Directions
Rewrite the data below, swapping every "traffic light" for "stoplight" and leaving everything else unchanged.

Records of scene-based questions
▶
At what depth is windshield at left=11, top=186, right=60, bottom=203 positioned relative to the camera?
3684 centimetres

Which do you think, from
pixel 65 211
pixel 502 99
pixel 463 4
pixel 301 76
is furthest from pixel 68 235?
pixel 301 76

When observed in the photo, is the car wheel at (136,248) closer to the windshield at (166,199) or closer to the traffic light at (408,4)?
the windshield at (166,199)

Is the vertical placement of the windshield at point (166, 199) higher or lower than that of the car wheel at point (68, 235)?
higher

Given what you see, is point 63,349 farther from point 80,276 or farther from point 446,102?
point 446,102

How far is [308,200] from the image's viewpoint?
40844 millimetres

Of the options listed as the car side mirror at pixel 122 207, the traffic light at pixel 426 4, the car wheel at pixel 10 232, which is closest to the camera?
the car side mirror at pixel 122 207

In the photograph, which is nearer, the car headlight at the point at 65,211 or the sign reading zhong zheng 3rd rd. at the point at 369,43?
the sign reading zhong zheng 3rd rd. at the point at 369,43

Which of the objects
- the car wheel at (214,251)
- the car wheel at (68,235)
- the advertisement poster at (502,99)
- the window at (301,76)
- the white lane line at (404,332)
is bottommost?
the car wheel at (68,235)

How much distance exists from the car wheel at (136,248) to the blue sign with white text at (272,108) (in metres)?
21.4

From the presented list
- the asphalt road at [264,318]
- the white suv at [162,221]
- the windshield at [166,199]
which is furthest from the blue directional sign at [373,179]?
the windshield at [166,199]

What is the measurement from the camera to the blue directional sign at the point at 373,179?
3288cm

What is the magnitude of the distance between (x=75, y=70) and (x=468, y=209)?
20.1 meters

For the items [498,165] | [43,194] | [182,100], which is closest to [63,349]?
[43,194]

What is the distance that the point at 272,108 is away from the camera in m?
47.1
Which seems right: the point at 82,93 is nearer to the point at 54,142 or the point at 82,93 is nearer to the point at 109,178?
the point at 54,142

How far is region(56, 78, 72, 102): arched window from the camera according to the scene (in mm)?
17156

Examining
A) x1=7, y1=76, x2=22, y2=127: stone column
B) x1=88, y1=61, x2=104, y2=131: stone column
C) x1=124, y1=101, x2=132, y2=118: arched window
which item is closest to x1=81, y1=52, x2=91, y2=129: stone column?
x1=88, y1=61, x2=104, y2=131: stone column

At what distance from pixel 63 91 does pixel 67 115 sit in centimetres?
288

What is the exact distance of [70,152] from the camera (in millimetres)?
◀
Full answer
At what depth is windshield at left=11, top=186, right=60, bottom=203 positioned relative to the camera?
3684 centimetres

Which do you think, from
pixel 65 211
pixel 502 99
pixel 463 4
pixel 301 76
is furthest from pixel 68 235?
pixel 301 76

When observed in the photo, is the car wheel at (136,248) closer to the windshield at (166,199) or closer to the stoplight at (408,4)?
the windshield at (166,199)

Is the vertical placement of the windshield at point (166, 199) higher or lower than that of the car wheel at point (68, 235)?
higher

Given what you see, is point 63,349 farther from point 80,276 or farther from point 446,102?
point 446,102

How far is [308,200] from the image's viewpoint?
40844 millimetres

Of the options listed as the car side mirror at pixel 122 207, the stoplight at pixel 426 4, the car wheel at pixel 10 232, which is closest to the camera?
the car side mirror at pixel 122 207

In the photograph, which is nearer, the car headlight at the point at 65,211 or the sign reading zhong zheng 3rd rd. at the point at 369,43?
the sign reading zhong zheng 3rd rd. at the point at 369,43

Which of the objects
- the car wheel at (214,251)
- the car wheel at (68,235)
- the advertisement poster at (502,99)
- the window at (301,76)
- the white lane line at (404,332)
is bottommost?
the car wheel at (68,235)

How much distance exists from the car wheel at (136,248) to the blue sign with white text at (272,108) (in metres)?
21.4

From the presented list
- the asphalt road at [264,318]
- the white suv at [162,221]
- the windshield at [166,199]
which is furthest from the blue directional sign at [373,179]?
the windshield at [166,199]

What is the measurement from the camera to the blue directional sign at the point at 373,179?
3288cm

What is the magnitude of the distance between (x=75, y=70) and (x=468, y=209)?
20.1 meters

For the items [498,165] | [43,194] | [182,100], which is closest to [63,349]?
[43,194]

What is the distance that the point at 272,108 is away from the camera in m?
47.1
Which seems right: the point at 82,93 is nearer to the point at 54,142 or the point at 82,93 is nearer to the point at 109,178?
the point at 54,142

How far is region(56, 78, 72, 102): arched window from the camera according to the scene (in mm)?
17156

Examining
A) x1=7, y1=76, x2=22, y2=127: stone column
B) x1=88, y1=61, x2=104, y2=131: stone column
C) x1=124, y1=101, x2=132, y2=118: arched window
which item is closest to x1=81, y1=52, x2=91, y2=129: stone column?
x1=88, y1=61, x2=104, y2=131: stone column

At what distance from pixel 63 91 does pixel 67 115 sit in centimetres?
288

What is the exact distance of [70,152] from the camera (in millimetres)?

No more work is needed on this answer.